Em setembro do ano passado, a reação de jovens negros ao teaser de "A Pequena Sereia" viralizou nas redes sociais. Em alguns dos vídeos, crianças gritam de alegria quando descobrem que Ariel é negra, outras choram de emoção.

Por outro lado, Elisama diz que conteúdos pouco diversos criam a ideia de que determinados papéis e lugares devem ser ocupados apenas por pessoas brancas.

A atriz Halle Bailey se tornou alvo de ataques racistas assim que foi anunciada como protagonista de "A Pequena Sereia", em 2019. À época, recebeu críticas por não se parecer com a personagem do filme de animação, lançado em 1989. A hashtag #NotMyAriel (Não é minha Ariel) circula na internet desde então. "Como uma pessoa negra, você já espera isso e não é mais um choque", disse ela. "As pessoas não entendem que, quando você é negro, existe toda uma outra comunidade. É importante para nós vermos uns aos outros."

Situação parecida viveu o ator Steve Toussaint, que interpreta Corlys Velaryon na série "A Casa do Dragão". Fãs de "As Crônicas de Gelo e Fogo" - obra que deu origem à série - criticaram a escalação do ator argumentando que os Velaryon tinham pele branca, cabelos pálidos e olhos roxos nos livros de George R. R. Martin.

"Essas pessoas estão satisfeitas com dragões voando e personagens de cabelo branco e olhos cor de violeta. Mas um cara negro e rico? Isso sim é inaceitável pra elas", disse Toussaint.

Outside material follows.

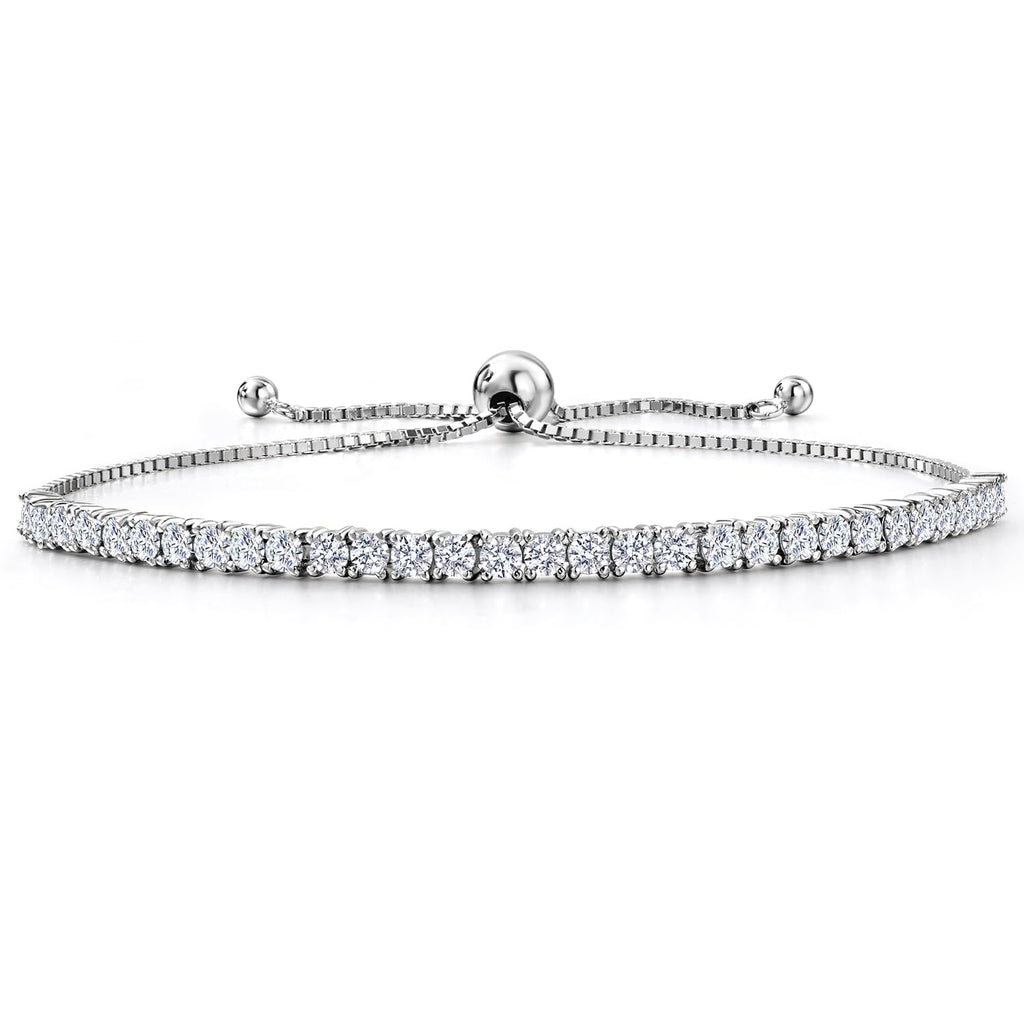 Gem Stone King 2 to 2.65 Cttw Lab Grown Diamond Tennis Bracelet for Women | 925 Sterling Silver | Round | E-F | VVS-VS | Adjustable Bolo Bracelet | Fits Up To 9 Inch Wrist | Sterling Silver | 2 Ct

Já o ator Ismael Cruz Córdova afirmou em 2022 à revista Esquire que recebia ataques quase diários nas redes sociais por ter sido escolhido para viver o elfo Arondir na série "Os Anéis de Poder".

A fantasia passou décadas como um gênero majoritariamente branco. Na série de filmes "Harry Potter", personagens negros são minoria e têm pouco destaque no desenvolvimento da trama.

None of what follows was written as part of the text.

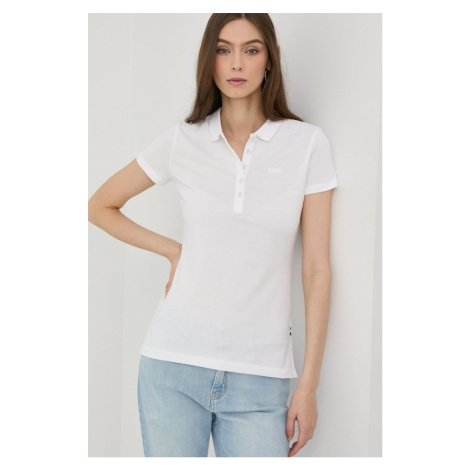 Bavlnené tričko BOSS biela farba,s golierom,50475176 Hugo Boss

O mesmo vale para a trilogia "O Senhor dos Anéis", o filme "A Bússola de Ouro" e a série "Game of Thrones", só para citar alguns exemplos.

"A cultura popular do Ocidente tende, em geral, a ser muito branca e pouco diversa", diz a pesquisadora Helen Young, autora de "Raça e Fantasia Popular: Hábitos da Branquitude" - sem tradução para o português.

A especialista diz que livros de autores como J. R. R. Tolkien, Robert E. Howard e H. P. Lovecraft ajudaram a construir esse cenário de escassa diversidade.

"O mundo que eles criaram era altamente eurocêntrico e racista. O herói branco, cisgênero e heterossexual se tornou padrão no gênero em parte pela imitação do trabalho desses autores", diz Young, que é professora de literatura da Universidade Deakin, na Austrália.

No caso de Tolkien, a pesquisadora diz que a Terra Média reproduz estereótipos e hierarquias raciais presentes no mundo real. Segundo ela, os vilões da história ganham vida a partir de características de pessoas negras, asiáticas e do Oriente Médio.

Em uma carta, Tolkien descreve os Orcs - criaturas monstruosas da Terra Média - como "versões degradadas e repulsivas dos mongóis menos adoráveis".

"Isso reforça narrativas sociais e culturais de que pessoas não brancas são perigosas e ameaçadoras", diz Young.